— START OF Data in this exercise —
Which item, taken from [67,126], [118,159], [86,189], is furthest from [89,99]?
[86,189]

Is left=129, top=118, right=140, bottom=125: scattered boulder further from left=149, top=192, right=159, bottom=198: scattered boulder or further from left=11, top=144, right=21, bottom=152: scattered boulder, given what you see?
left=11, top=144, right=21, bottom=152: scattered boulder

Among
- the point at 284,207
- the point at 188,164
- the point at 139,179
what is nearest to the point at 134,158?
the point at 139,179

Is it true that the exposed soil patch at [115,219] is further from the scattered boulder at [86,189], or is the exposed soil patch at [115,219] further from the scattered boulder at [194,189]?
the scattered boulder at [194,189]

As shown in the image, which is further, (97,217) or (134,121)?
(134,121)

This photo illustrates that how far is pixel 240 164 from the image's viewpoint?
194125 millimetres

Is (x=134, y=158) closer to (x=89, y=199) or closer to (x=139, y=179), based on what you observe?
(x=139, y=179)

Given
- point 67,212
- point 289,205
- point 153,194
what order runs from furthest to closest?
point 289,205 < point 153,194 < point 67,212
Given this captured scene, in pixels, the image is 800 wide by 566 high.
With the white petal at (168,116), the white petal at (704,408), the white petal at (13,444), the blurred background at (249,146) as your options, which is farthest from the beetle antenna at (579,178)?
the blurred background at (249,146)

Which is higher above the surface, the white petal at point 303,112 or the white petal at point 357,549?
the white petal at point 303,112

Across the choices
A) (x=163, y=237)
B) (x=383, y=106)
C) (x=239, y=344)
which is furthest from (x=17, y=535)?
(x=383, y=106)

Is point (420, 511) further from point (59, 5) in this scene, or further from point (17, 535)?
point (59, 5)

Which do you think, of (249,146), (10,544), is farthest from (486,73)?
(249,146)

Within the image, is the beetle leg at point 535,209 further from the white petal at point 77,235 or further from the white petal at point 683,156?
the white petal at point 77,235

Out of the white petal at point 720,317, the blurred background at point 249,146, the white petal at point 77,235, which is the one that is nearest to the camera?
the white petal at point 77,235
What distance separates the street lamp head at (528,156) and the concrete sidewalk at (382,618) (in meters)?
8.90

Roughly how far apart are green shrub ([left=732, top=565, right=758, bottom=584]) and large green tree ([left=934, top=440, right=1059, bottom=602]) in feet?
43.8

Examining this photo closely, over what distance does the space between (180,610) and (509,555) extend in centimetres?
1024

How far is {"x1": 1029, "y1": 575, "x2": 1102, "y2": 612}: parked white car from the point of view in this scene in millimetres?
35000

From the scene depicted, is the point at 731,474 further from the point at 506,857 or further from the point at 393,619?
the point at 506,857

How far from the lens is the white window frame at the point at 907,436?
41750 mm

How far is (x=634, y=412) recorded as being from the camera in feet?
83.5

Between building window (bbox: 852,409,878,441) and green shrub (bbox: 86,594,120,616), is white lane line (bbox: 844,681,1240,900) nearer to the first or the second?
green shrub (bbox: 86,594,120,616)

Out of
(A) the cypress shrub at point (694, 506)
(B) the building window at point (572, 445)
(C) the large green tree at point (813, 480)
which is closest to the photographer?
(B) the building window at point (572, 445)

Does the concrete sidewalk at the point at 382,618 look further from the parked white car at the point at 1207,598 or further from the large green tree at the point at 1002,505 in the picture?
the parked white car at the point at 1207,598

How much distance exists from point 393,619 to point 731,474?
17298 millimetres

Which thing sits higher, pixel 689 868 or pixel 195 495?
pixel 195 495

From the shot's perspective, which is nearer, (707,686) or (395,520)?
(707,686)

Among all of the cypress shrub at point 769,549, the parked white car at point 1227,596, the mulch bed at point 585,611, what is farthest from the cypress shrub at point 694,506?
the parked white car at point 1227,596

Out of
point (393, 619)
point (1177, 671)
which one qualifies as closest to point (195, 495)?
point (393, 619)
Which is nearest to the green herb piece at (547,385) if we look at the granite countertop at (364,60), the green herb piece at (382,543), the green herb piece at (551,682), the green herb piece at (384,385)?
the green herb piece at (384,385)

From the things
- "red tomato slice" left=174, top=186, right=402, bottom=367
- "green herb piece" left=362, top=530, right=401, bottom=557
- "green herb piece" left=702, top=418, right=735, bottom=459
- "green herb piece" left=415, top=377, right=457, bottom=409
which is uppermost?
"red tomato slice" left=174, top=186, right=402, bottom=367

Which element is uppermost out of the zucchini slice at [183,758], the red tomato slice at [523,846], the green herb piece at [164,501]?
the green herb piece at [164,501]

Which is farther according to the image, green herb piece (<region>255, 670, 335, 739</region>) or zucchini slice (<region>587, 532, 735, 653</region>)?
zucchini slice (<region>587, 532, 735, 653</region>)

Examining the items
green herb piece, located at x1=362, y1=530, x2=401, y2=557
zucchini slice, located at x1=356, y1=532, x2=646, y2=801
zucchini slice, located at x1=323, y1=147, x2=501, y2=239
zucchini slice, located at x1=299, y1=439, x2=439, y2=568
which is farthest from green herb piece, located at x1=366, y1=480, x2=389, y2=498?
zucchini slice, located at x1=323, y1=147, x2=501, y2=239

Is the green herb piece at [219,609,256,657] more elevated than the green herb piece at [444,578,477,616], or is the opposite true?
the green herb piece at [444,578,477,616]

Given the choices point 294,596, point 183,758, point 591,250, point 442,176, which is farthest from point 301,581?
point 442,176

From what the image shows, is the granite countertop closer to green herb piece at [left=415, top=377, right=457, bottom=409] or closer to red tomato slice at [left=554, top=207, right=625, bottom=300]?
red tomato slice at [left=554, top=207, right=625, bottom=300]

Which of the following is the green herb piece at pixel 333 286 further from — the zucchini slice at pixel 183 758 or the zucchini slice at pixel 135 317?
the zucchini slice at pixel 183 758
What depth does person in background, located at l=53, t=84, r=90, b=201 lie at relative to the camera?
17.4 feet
— END OF Data in this exercise —
To be done: Copy all of the records above, word for word, with no changes.

Output for this exercise:
Which item, taken from [67,126], [118,159], [86,189], is furthest from [89,99]?
[86,189]

Is left=129, top=118, right=140, bottom=125: scattered boulder further from left=149, top=192, right=159, bottom=198: scattered boulder or further from left=11, top=144, right=21, bottom=152: scattered boulder, given what you see?
left=11, top=144, right=21, bottom=152: scattered boulder

Among
- the point at 284,207
- the point at 188,164
- the point at 139,179
what is nearest to the point at 134,158?
the point at 139,179

Is it true that the exposed soil patch at [115,219] is further from the scattered boulder at [86,189], or is the exposed soil patch at [115,219] further from the scattered boulder at [194,189]?
the scattered boulder at [194,189]

As shown in the image, which is further, (97,217) or (134,121)?
(134,121)

This photo illustrates that how far is pixel 240 164 from the image's viewpoint?
194125 millimetres

Is (x=134, y=158) closer to (x=89, y=199) or closer to (x=139, y=179), based on what you observe?
(x=139, y=179)

Given
- point 67,212
- point 289,205
- point 153,194
what order runs from furthest to closest?
point 289,205 < point 153,194 < point 67,212
Given this captured scene, in pixels, the image is 800 wide by 566 high.
With the white petal at (168,116), the white petal at (704,408), the white petal at (13,444), the blurred background at (249,146) as your options, which is farthest from the beetle antenna at (579,178)?
the blurred background at (249,146)

Which is higher above the surface, the white petal at point 303,112 or the white petal at point 357,549?
the white petal at point 303,112

Across the choices
A) (x=163, y=237)
B) (x=383, y=106)
C) (x=239, y=344)
which is furthest from (x=17, y=535)?
(x=383, y=106)

Is point (420, 511) further from point (59, 5) in this scene, or further from point (17, 535)?
point (59, 5)

Which do you think, of (249,146), (10,544), is farthest from (486,73)?
(249,146)

Within the image, is the beetle leg at point 535,209 further from the white petal at point 77,235 or further from the white petal at point 683,156?
the white petal at point 77,235

Out of the white petal at point 720,317, the blurred background at point 249,146, the white petal at point 77,235, which is the one that is nearest to the camera?
the white petal at point 77,235
What distance separates the street lamp head at (528,156) and the concrete sidewalk at (382,618) (in meters)?
8.90

Roughly how far apart are green shrub ([left=732, top=565, right=758, bottom=584]) and large green tree ([left=934, top=440, right=1059, bottom=602]) in feet?
43.8

Examining this photo closely, over what distance does the space between (180,610) and (509,555) extend in centimetres?
1024

How far is {"x1": 1029, "y1": 575, "x2": 1102, "y2": 612}: parked white car from the point of view in this scene in millimetres?
35000

From the scene depicted, is the point at 731,474 further from the point at 506,857 or further from the point at 393,619?
the point at 506,857

How far from the lens is the white window frame at the point at 907,436?
41750 mm

How far is (x=634, y=412) recorded as being from the camera in feet?
83.5

Between building window (bbox: 852,409,878,441) and green shrub (bbox: 86,594,120,616), is white lane line (bbox: 844,681,1240,900) nearer to the first or the second?
green shrub (bbox: 86,594,120,616)

Out of
(A) the cypress shrub at point (694, 506)
(B) the building window at point (572, 445)
(C) the large green tree at point (813, 480)
which is closest to the photographer?
(B) the building window at point (572, 445)

Does the concrete sidewalk at the point at 382,618 look further from the parked white car at the point at 1207,598 or further from the large green tree at the point at 1002,505 in the picture?
the parked white car at the point at 1207,598

How much distance exists from point 393,619 to point 731,474?
17298 millimetres

Which thing sits higher, pixel 689 868 or pixel 195 495?
pixel 195 495

From the shot's perspective, which is nearer, (707,686) or (395,520)?
(707,686)

Among all of the cypress shrub at point 769,549, the parked white car at point 1227,596, the mulch bed at point 585,611, what is farthest from the cypress shrub at point 694,506?
the parked white car at point 1227,596

Out of
point (393, 619)
point (1177, 671)
which one qualifies as closest to point (195, 495)?
point (393, 619)
Which is nearest to the green herb piece at (547,385) if we look at the granite countertop at (364,60), the green herb piece at (382,543), the green herb piece at (551,682), the green herb piece at (384,385)?
the green herb piece at (384,385)

From the things
- "red tomato slice" left=174, top=186, right=402, bottom=367
- "green herb piece" left=362, top=530, right=401, bottom=557
- "green herb piece" left=702, top=418, right=735, bottom=459
- "green herb piece" left=415, top=377, right=457, bottom=409
which is uppermost?
"red tomato slice" left=174, top=186, right=402, bottom=367

Which element is uppermost out of the zucchini slice at [183,758], the red tomato slice at [523,846], the green herb piece at [164,501]?
the green herb piece at [164,501]

Which is farther according to the image, green herb piece (<region>255, 670, 335, 739</region>) or zucchini slice (<region>587, 532, 735, 653</region>)?
zucchini slice (<region>587, 532, 735, 653</region>)

Examining the items
green herb piece, located at x1=362, y1=530, x2=401, y2=557
zucchini slice, located at x1=356, y1=532, x2=646, y2=801
zucchini slice, located at x1=323, y1=147, x2=501, y2=239
zucchini slice, located at x1=299, y1=439, x2=439, y2=568
which is farthest from green herb piece, located at x1=366, y1=480, x2=389, y2=498?
zucchini slice, located at x1=323, y1=147, x2=501, y2=239

Is the green herb piece at [219,609,256,657] more elevated than the green herb piece at [444,578,477,616], or is the opposite true?
the green herb piece at [444,578,477,616]

Given the choices point 294,596, point 183,758, point 591,250, point 442,176, which is farthest from point 301,581?
point 442,176

From what the image shows, is the granite countertop closer to green herb piece at [left=415, top=377, right=457, bottom=409] or closer to red tomato slice at [left=554, top=207, right=625, bottom=300]?
red tomato slice at [left=554, top=207, right=625, bottom=300]

Which of the following is the green herb piece at pixel 333 286 further from — the zucchini slice at pixel 183 758 or the zucchini slice at pixel 135 317?
the zucchini slice at pixel 183 758
What depth does person in background, located at l=53, t=84, r=90, b=201 lie at relative to the camera?
17.4 feet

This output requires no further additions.